Haley knows she's lost. She also knows that in a state where 80 percent of voters passed a constitutional amendment to keep marriage from the queers, she's winning the only game that matters to a politician. In prolonging the Goodwin-Bradacs family's ordeal by dragging it through the court system until the bitter end, she's sending a clear message to voters: when it comes to equality, I'll bar the door for as long as possible.
Or at least until Election Day.
Our daughter is following all this very closely. It's troubling to fly out of California with married parents, only to land in South Carolina a bastard.
"Will you be married by your high school reunion this weekend?" she asked yesterday.
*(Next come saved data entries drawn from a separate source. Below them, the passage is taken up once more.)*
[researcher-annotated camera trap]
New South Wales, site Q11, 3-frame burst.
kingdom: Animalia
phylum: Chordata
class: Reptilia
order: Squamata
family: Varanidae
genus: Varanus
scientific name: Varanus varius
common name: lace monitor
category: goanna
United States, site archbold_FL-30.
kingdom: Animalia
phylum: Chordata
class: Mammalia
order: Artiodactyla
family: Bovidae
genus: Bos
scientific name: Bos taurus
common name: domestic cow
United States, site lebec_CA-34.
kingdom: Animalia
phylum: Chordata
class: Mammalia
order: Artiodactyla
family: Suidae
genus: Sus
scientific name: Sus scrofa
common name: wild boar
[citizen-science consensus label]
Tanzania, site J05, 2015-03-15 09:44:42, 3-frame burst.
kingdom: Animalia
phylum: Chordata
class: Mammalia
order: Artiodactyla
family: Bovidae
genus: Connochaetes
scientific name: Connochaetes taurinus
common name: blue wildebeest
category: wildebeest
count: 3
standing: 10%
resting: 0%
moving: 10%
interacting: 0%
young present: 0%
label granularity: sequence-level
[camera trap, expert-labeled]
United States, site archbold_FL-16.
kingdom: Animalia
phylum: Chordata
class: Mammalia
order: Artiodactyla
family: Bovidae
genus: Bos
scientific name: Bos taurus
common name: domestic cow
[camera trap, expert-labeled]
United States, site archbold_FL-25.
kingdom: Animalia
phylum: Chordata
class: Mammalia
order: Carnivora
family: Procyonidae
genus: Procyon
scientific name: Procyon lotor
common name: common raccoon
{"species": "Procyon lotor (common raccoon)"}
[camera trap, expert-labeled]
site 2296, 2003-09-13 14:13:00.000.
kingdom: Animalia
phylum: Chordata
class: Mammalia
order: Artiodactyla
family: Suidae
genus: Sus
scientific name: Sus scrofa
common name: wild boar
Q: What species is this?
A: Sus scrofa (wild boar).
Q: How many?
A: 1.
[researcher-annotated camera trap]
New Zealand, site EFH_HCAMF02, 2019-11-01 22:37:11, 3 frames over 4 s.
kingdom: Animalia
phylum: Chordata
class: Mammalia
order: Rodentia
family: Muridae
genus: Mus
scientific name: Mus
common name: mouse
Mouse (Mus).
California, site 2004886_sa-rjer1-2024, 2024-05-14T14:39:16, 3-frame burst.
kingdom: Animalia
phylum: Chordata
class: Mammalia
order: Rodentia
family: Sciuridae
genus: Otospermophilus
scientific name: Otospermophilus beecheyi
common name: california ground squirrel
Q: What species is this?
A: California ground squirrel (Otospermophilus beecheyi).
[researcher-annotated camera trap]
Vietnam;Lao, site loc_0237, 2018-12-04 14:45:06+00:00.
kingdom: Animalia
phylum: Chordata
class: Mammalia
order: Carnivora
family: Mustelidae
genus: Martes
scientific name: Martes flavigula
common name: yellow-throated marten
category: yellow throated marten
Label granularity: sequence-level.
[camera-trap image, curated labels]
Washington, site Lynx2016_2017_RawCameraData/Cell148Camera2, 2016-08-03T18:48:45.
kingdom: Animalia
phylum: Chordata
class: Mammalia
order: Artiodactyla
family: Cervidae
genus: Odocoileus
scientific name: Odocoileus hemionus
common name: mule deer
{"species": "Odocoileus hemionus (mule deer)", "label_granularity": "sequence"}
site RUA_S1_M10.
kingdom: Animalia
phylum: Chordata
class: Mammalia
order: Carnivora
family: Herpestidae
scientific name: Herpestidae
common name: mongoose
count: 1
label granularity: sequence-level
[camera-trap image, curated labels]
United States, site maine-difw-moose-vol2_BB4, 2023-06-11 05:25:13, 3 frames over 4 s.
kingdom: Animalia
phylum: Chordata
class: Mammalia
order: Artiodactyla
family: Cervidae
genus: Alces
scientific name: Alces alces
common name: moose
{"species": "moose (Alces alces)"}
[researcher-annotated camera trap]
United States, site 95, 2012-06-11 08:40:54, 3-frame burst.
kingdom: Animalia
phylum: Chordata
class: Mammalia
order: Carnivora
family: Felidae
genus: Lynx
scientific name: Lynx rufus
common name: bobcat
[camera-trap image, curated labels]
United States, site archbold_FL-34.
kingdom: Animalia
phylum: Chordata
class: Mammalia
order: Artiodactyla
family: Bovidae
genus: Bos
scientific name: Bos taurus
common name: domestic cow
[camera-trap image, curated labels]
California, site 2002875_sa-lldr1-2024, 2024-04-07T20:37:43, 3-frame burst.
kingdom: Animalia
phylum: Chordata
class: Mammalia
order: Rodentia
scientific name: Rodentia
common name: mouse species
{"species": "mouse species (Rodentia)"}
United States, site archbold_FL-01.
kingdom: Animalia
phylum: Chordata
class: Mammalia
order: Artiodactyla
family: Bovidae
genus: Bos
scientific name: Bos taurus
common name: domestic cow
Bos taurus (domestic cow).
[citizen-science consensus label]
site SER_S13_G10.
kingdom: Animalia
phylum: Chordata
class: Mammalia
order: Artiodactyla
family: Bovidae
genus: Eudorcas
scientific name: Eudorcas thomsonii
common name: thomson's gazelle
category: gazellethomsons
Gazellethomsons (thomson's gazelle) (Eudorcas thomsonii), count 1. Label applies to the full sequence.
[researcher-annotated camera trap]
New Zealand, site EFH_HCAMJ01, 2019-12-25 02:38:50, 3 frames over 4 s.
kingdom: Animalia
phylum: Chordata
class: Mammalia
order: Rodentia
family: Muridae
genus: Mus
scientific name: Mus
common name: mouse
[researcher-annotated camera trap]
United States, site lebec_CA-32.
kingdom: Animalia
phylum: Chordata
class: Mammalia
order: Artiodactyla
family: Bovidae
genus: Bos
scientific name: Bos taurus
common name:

Doubtful, but possible. Judge Michelle Childs could rule in federal court as early as today. Hopefully she'll choose to get this business off her desk quickly so she can move on to more important things. Like Halloween. She's got to be peeved that the case Haley continues to press is busy-work. That however she rules won't matter. The U.S. Supreme Court as ruled. The dog has danced. I'd be peeved. Not inclined to smile the next time a "Re-Elect Governor Haley" ad flashed across my TV screen.
But I'm not Tracie Goodwin-Bradacs. If I were her I'm sure I wouldn't be smiling a lot these days. I'd be pissed and stressed having to wait this thing out. It's a measure of their character that Tracie and Katie are somehow finding the humor in all this.
Despite all their family has been through, last week Tracie laughed when she told me that even if their marriage were recognized tomorrow, there's no getting away from Nikki Haley. Both she and Katie work for state agencies, where every day they have to pass a framed portrait of the governor in the hallway.
I couldn't help wondering what passes through their minds.